ROANOKE TIMES

                         Roanoke Times
                 Copyright (c) 1995, Landmark Communications, Inc.

DATE: TUESDAY, January 25, 1994                   TAG: 9401250188
SECTION: NATIONAL/INTERNATIONAL                    PAGE: A-1   EDITION: METRO 
SOURCE: By Boston Globe
DATELINE:                                 LENGTH: Medium


MILITARY HARDWARE TO BEGIN MISSION TO MAP THE MOON

For 25 years, the missile waited in a silo in Arkansas, ready at a moment's notice to deliver its payload of nuclear warheads to a target somewhere in the Soviet Union. Today at 8:30 a.m., its engines will roar to life after all those years and take off, but both its payload and its destination have changed.

The bombs have been replaced with a space probe equipped with cameras and scientific instruments; the new target is the moon. Its mission is to map the lunar surface, and then an asteroid, in unprecedented detail. The sword has become a plowshare.

The Titan IIG rocket, to be launched from Vandenburg Air Force Base in California, is still owned by the military, and its primary mission is still a Defense Department project. It is now part of a test by the Ballistic Missile Defense Organization - the new name for the "Star Wars" program - to determine the feasibility of tracking missiles from an orbit high above the Earth.

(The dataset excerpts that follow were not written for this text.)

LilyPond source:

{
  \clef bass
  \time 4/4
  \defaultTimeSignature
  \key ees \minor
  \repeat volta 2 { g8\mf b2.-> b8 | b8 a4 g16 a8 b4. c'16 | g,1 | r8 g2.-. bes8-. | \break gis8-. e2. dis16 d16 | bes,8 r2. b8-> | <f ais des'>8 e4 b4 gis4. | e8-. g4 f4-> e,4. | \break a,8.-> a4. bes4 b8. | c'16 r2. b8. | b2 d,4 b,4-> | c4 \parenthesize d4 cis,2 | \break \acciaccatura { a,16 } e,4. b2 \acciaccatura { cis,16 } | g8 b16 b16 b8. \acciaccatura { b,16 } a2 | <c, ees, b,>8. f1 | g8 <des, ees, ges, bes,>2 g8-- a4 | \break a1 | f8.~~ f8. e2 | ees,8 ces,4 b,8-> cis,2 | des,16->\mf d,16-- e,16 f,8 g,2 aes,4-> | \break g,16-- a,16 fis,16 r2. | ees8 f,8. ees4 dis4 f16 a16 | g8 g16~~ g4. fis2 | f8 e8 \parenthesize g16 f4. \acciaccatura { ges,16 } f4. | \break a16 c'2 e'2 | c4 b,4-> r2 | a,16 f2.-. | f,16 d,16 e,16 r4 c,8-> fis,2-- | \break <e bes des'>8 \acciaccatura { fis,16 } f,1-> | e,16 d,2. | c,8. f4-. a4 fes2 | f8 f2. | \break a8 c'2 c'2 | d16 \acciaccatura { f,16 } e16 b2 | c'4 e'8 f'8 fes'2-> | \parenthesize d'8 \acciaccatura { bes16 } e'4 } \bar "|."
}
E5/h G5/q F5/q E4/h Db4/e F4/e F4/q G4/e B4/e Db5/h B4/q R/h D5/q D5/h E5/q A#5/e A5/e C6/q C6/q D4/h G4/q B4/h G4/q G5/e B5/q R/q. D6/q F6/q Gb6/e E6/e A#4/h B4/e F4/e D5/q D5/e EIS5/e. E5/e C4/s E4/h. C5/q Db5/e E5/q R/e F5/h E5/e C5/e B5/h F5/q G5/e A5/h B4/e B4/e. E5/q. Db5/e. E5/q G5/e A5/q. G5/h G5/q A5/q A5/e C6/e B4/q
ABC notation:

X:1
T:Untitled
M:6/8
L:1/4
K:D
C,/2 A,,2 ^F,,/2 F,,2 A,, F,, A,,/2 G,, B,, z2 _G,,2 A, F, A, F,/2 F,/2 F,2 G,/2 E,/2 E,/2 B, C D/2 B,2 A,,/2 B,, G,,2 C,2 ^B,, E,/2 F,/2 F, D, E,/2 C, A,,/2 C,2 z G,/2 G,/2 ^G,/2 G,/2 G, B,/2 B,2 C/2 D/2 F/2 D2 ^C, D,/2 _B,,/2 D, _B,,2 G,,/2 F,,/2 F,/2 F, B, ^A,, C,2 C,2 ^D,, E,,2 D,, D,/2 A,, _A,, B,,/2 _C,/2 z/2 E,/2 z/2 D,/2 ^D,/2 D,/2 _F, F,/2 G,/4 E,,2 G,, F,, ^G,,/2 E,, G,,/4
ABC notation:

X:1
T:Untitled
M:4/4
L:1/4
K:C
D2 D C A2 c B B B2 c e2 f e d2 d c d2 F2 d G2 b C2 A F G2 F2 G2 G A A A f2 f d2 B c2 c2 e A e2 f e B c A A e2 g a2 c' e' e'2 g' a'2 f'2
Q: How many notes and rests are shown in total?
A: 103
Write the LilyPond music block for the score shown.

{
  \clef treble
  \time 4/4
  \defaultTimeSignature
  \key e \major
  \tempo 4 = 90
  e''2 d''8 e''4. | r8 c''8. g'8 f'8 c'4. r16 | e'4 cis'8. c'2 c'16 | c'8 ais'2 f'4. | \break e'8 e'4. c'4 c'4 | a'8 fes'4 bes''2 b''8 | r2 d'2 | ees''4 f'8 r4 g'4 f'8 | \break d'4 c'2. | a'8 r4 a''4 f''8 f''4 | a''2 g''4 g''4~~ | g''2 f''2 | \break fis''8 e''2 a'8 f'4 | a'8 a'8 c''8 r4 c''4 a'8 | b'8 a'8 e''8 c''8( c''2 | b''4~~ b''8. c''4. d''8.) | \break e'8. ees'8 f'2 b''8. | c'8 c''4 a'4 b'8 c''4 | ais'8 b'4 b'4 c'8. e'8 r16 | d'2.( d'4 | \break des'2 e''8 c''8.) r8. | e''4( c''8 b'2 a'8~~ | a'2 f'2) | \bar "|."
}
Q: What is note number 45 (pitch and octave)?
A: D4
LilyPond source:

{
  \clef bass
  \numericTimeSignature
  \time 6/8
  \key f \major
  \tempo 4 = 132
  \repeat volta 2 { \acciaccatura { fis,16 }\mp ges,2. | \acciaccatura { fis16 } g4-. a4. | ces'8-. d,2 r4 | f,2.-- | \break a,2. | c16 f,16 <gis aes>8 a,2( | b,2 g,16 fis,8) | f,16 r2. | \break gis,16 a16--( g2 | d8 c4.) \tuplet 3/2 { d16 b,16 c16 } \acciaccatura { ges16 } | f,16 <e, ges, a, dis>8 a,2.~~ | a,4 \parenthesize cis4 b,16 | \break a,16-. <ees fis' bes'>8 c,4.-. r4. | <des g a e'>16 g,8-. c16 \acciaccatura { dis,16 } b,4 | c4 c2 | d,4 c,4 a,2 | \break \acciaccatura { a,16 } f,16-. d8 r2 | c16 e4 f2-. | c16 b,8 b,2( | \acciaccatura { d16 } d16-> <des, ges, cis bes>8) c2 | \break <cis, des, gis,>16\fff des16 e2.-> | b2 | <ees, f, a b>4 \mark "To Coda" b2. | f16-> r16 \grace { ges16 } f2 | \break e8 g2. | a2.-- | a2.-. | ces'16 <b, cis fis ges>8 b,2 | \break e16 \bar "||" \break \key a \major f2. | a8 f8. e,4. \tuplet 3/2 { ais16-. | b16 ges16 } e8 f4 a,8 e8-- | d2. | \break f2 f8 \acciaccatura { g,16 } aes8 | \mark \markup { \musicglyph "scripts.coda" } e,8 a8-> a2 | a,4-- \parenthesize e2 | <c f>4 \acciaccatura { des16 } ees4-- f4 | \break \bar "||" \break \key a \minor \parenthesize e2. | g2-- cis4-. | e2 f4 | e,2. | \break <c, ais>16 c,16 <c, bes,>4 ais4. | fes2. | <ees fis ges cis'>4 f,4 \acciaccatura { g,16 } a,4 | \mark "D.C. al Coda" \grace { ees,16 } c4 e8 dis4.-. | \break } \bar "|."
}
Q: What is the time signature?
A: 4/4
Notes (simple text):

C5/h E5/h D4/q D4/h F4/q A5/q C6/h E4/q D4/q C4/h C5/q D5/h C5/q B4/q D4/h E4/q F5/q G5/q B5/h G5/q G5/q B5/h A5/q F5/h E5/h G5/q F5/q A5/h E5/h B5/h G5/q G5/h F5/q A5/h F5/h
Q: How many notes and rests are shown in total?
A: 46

But the project's military sponsors decided the spacecraft could also be used for scientific research, and allowed scientists, with the help of the National Aeronautics and Space Administration, to "piggyback" a series of research projects on the mission.

The project is called Clementine, because, as in the old ballad, it will eventually be "lost and gone forever." But until then, astronomers and geologists expect it to collect a wealth of information - data they have been trying to get for 20 years.

Eugene Shoemaker, a geologist and planetary specialist who is leading Clementine's science team, said the information about the moon's surface would represent "a big gain - it's a nice step beyond where we were after Apollo" and could help answer fundamental questions about the birth of the planets.

The opportunity is "basically a gift to the scientific community," he said. "It's a mission we just wouldn't have if it weren't for the military mission."

The six lunar landings of the Apollo program provided detailed information about the lunar surface at six places, and three automated Soviet sample-return missions provided rocks and soil from three other spots. But the moon has a highly varied surface, said Shoemaker, an astrogeologist with the U.S. Geological Survey who helped NASA plan the original Apollo landings. We still know relatively little about other parts of it, he said, especially the moon's far side, which is never visible from Earth.

"Imagine that you were a Martian," he said, "and you sent missions to the Earth, landed at six sites and then tried to figure out the geology of the Earth. We really haven't explored the moon in much depth."

What they learn about the moon could have many implications for Earth and other planets. "What's interesting about the moon is it preserves for us a record of those very early events" during the formation of the solar system's planets, moons, asteroids and comets "that are essentially gone on Earth," Shoemaker said.

Because of the thick Earth atmosphere that gives us winds and rain, and the violent activity of earthquakes, volcanos and moving plates of the Earth's crust, the early history of our own planet has been almost completely erased, he said, but "there it is on the moon for us to figure out," preserved on an airless, weatherless surface.

Clementine will not land. It will circle the moon for two months, taking high-resolution pictures of one strip of the lunar surface at a time as the moon slowly revolves below, gradually building up a detailed map of the entire lunar surface.